**Directive:** Copy every line of the entries below word for word, omitting the pictures.

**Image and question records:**
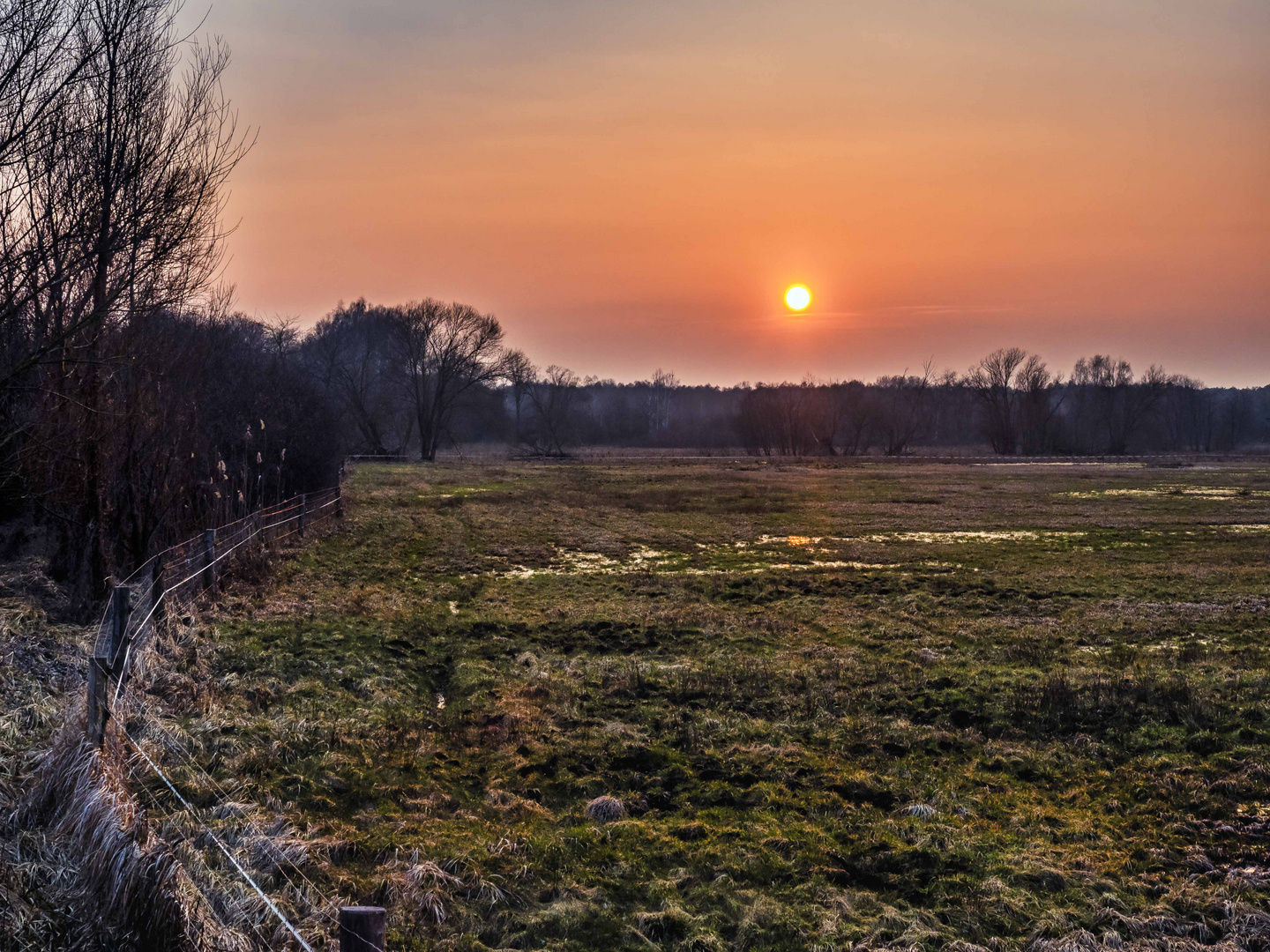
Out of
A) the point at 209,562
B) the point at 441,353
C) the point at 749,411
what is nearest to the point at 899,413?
the point at 749,411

**Task solution:**
Out of
A) the point at 209,562
B) the point at 441,353
C) the point at 749,411
what is nearest to the point at 899,413?
the point at 749,411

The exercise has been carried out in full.